Text passage: Begin

Metamath Proof Explorer

Theorem xlimclim2lem

Description: Lemma for xlimclim2 . Here it is additionally assumed that the sequence will eventually become (and stay) real. (Contributed by Glauco Siliprandi, 5-Feb-2022)

Ref Expression
Hypotheses xlimclim2lem.z 
|- Z = ( ZZ>= ` M )
xlimclim2lem.f 
|- ( ph -> F : Z --> RR* )
xlimclim2lem.a 
|- ( ph -> A e. RR )
xlimclim2lem.r 
|- ( ph -> E. j e. Z ( F |` ( ZZ>= ` j ) ) : ( ZZ>= ` j ) --> RR )
Assertion xlimclim2lem 
|- ( ph -> ( F ~~>* A <-> F ~~> A ) )

Proof

Step Hyp Ref Expression
1 xlimclim2lem.z 
 |-  Z = ( ZZ>= ` M )
2 xlimclim2lem.f 
 |-  ( ph -> F : Z --> RR* )
3 xlimclim2lem.a 
 |-  ( ph -> A e. RR )
4 xlimclim2lem.r 
 |-  ( ph -> E. j e. Z ( F |` ( ZZ>= ` j ) ) : ( ZZ>= ` j ) --> RR )
5 1 2 fuzxrpmcn 
 |-  ( ph -> F e. ( RR* ^pm CC ) )
6 5 ad2antrr 
 |-  ( ( ( ph /\ j e. Z ) /\ ( F |` ( ZZ>= ` j ) ) : ( ZZ>= ` j ) --> RR ) -> F e. ( RR* ^pm CC ) )
7 1 eluzelz2 
 |-  ( j e. Z -> j e. ZZ )
8 7 ad2antlr 
 |-  ( ( ( ph /\ j e. Z ) /\ ( F |` ( ZZ>= ` j ) ) : ( ZZ>= ` j ) --> RR ) -> j e. ZZ )
9 6 8 xlimres 
 |-  ( ( ( ph /\ j e. Z ) /\ ( F |` ( ZZ>= ` j ) ) : ( ZZ>= ` j ) --> RR ) -> ( F ~~>* A <-> ( F |` ( ZZ>= ` j ) ) ~~>* A ) )
10 eqid 
 |-  ( ZZ>= ` j ) = ( ZZ>= ` j )
11 simpr 
 |-  ( ( ( ph /\ j e. Z ) /\ ( F |` ( ZZ>= ` j ) ) : ( ZZ>= ` j ) --> RR ) -> ( F |` ( ZZ>= ` j ) ) : ( ZZ>= ` j ) --> RR )

Text passage: End

§ Exercise set
a - On the Metamath proof page, what extra assumption does the lemma make about the sequence?
b - Please continue the Metamath proof page from the point where it stops, adding the next proof steps in the same format.

Supplied entries: Begin

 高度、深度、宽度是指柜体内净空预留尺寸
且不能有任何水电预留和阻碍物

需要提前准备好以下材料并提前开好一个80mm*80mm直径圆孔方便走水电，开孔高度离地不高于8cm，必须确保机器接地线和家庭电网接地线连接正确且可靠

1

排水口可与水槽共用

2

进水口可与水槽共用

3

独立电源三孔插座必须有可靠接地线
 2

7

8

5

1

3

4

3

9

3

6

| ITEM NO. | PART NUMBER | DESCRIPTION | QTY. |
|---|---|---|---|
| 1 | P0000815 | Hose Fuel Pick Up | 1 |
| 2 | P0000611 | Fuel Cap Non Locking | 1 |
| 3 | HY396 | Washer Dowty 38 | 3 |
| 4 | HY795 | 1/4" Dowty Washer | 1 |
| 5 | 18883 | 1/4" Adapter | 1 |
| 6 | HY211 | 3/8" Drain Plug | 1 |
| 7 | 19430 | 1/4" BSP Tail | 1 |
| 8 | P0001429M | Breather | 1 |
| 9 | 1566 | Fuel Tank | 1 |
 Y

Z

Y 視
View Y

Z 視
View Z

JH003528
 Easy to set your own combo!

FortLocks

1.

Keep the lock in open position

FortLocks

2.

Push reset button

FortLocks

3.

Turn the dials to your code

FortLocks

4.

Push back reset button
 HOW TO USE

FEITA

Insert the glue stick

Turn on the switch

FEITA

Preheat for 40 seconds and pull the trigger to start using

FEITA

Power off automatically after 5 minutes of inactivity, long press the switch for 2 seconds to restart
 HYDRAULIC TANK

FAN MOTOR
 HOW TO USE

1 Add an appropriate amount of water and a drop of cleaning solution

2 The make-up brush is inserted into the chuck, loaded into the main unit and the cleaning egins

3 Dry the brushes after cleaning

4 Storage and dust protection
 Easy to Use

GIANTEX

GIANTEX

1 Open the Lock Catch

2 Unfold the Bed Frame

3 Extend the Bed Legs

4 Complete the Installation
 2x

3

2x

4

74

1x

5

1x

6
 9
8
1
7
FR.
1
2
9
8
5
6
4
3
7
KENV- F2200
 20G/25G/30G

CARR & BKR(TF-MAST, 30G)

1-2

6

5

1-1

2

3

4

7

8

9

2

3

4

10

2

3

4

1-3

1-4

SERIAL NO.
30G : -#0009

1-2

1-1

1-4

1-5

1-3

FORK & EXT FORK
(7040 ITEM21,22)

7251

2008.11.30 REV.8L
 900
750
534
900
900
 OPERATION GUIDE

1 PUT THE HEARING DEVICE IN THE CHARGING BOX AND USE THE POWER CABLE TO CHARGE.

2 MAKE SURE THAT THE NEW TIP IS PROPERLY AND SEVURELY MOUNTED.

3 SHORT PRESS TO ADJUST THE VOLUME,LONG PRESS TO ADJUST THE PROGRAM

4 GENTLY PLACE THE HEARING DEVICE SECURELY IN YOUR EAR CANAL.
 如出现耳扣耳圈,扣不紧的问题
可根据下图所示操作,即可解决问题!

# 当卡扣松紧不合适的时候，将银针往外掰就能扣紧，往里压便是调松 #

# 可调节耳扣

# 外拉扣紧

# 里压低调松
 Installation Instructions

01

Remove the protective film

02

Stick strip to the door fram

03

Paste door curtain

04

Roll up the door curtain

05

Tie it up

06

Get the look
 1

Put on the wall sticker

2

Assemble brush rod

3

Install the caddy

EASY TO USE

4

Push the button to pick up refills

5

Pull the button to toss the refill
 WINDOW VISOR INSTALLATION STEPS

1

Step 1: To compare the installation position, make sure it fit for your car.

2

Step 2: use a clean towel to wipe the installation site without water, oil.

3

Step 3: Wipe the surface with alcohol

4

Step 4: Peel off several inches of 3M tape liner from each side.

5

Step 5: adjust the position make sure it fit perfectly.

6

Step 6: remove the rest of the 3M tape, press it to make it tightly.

Supplied entries: End

§ Task responses
a - It assumes the sequence will eventually become (and stay) real.

b -
12 3 ad2antrr 
 |-  ( ( ( ph /\ j e. Z ) /\ ( F |` ( ZZ>= ` j ) ) : ( ZZ>= ` j ) --> RR ) -> A e. RR )
13 8 10 11 12 xlimclim 
 |-  ( ( ( ph /\ j e. Z ) /\ ( F |` ( ZZ>= ` j ) ) : ( ZZ>= ` j ) --> RR ) -> ( ( F |` ( ZZ>= ` j ) ) ~~>* A <-> ( F |` ( ZZ>= ` j ) ) ~~> A ) )
14 1 fvexi 
 |-  Z e. _V
15 14 a1i 
 |-  ( ph -> Z e. _V )
16 2 15 fexd 
 |-  ( ph -> F e. _V )
17 climres 
 |-  ( ( j e. ZZ /\ F e. _V ) -> ( ( F |` ( ZZ>= ` j ) ) ~~> A <-> F ~~> A ) )
18 7 16 17 syl2anr 
 |-  ( ( ph /\ j e. Z ) -> ( ( F |` ( ZZ>= ` j ) ) ~~> A <-> F ~~> A ) )
19 18 adantr 
 |-  ( ( ( ph /\ j e. Z ) /\ ( F |` ( ZZ>= ` j ) ) : ( ZZ>= ` j ) --> RR ) -> ( ( F |` ( ZZ>= ` j ) ) ~~> A <-> F ~~> A ) )
20 9 13 19 3bitrd 
 |-  ( ( ( ph /\ j e. Z ) /\ ( F |` ( ZZ>= ` j ) ) : ( ZZ>= ` j ) --> RR ) -> ( F ~~>* A <-> F ~~> A ) )
21 20 4 r19.29a 
 |-  ( ph -> ( F ~~>* A <-> F ~~> A ) )